On distingue les stratégies de différenciation vers le haut des stratégies de différenciation vers le bas en fonction de la variation du couple valeur/prix et du degré de couverture du marché.

 

Les stratégies de différenciation vers le haut correspondent à :

–       une amélioration (la valeur perçue est supérieure à celle des concurrents par la sophistication, la marque, la qualité, les performances, etc.) ;

–       une spécialisation (en termes de segments de marché desservis par une offre spécifique répondant à des besoins non satisfaits).

 

Les stratégies de différenciation vers le bas sont de deux ordres :

-        une épuration (simplification des caractères perçus du produit, ce qui permet de le proposer à des prix moindres)

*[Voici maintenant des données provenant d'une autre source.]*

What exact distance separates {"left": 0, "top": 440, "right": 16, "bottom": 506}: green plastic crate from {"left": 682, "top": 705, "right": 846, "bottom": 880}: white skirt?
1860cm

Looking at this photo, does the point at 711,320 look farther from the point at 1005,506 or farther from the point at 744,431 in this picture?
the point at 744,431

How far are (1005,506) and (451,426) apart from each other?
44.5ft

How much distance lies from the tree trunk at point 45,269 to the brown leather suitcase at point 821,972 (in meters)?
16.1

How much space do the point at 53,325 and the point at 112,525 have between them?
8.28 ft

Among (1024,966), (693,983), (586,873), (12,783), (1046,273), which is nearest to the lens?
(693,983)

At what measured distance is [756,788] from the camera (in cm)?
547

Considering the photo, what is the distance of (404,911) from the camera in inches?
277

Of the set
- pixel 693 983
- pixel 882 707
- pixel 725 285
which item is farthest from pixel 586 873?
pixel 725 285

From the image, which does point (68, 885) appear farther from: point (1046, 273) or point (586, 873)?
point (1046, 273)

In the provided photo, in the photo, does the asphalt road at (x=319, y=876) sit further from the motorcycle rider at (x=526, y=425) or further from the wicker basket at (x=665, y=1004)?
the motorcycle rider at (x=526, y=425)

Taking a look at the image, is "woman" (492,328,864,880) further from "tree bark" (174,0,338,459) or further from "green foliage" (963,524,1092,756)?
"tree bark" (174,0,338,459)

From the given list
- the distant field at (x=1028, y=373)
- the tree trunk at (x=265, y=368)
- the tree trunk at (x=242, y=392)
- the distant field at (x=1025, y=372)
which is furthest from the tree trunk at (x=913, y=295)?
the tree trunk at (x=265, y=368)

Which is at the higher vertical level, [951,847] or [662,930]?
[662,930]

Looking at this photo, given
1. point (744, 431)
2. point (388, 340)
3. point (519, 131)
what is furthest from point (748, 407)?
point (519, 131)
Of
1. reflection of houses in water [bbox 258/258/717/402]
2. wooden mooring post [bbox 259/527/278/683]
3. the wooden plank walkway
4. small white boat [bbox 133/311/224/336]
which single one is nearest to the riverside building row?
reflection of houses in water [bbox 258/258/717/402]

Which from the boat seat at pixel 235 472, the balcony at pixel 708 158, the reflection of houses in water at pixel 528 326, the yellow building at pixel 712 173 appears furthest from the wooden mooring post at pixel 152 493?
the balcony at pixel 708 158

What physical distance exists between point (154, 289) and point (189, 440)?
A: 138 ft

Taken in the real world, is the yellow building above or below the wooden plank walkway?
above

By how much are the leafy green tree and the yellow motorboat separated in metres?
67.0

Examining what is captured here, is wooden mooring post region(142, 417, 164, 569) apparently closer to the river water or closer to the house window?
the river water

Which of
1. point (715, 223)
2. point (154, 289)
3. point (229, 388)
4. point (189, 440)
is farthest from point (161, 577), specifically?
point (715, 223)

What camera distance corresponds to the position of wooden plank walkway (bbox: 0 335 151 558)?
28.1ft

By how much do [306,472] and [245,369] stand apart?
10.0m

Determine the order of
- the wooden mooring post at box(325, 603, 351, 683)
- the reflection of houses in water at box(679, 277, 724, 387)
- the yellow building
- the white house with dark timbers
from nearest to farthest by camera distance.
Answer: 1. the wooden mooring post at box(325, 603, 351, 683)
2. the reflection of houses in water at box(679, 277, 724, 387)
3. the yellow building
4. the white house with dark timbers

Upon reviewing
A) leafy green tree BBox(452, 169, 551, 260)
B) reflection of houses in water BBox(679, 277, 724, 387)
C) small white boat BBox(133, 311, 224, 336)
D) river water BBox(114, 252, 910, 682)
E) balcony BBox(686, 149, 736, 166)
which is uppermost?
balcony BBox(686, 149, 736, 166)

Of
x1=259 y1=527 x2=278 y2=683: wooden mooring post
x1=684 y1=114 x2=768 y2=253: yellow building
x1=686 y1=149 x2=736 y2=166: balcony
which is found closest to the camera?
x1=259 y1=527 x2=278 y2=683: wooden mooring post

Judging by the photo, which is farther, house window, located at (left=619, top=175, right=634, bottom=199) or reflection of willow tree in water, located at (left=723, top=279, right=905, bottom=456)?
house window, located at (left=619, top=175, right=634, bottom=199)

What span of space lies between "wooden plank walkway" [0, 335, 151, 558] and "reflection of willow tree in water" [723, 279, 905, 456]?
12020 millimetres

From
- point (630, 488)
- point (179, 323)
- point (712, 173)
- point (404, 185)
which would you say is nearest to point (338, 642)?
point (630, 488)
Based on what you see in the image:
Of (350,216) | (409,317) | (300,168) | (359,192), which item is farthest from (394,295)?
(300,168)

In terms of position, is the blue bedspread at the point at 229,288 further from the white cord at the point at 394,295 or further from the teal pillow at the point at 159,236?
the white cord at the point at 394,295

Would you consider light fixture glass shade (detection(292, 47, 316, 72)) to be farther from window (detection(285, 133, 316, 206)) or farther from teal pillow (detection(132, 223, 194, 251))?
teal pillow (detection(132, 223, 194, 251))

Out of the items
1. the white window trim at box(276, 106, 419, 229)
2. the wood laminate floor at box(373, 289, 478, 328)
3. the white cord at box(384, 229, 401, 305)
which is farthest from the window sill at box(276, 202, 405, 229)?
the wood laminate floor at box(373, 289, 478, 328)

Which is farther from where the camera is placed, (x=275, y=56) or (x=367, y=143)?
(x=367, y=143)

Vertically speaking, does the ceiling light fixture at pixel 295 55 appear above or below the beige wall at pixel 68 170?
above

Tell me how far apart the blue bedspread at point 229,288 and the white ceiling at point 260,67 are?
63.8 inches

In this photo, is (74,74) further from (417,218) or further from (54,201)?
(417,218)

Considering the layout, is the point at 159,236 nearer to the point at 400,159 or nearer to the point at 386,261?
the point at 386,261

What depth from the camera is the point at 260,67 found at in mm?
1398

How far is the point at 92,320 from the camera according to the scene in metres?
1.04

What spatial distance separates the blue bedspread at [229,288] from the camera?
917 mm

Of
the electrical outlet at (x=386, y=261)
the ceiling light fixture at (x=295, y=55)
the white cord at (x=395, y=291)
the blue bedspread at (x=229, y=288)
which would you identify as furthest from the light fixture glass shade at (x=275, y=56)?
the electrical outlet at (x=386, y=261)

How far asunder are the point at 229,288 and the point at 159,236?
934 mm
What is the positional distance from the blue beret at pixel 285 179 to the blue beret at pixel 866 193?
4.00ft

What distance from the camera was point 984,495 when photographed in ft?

-        une limitation des segments de marché visés.

 

D/ les stratégies de concentration

 

La stratégie de concentration (ou focalisation) consiste à développer un avantage concurrentiel sur un petit nombre de segments ou sur un segment unique (« niche » de marché : soit un type de produit, soit un type de client, par exemple).

 

La stratégie de concentration a deux variantes :

–       la concentration fondée sur les coûts consiste à chercher un avantage en ayant les coûts les plus bas dans le segment cible ;

–       la concentration fondée sur la différenciation consiste à rendre distinctive la valeur perçue de l’offre dans le segment cible.

Pour que cette stratégie réussisse, il faut que la clientèle visée ait des besoins peu courants ou qu’il y ait un meilleur système de production et de distribution pour la servir.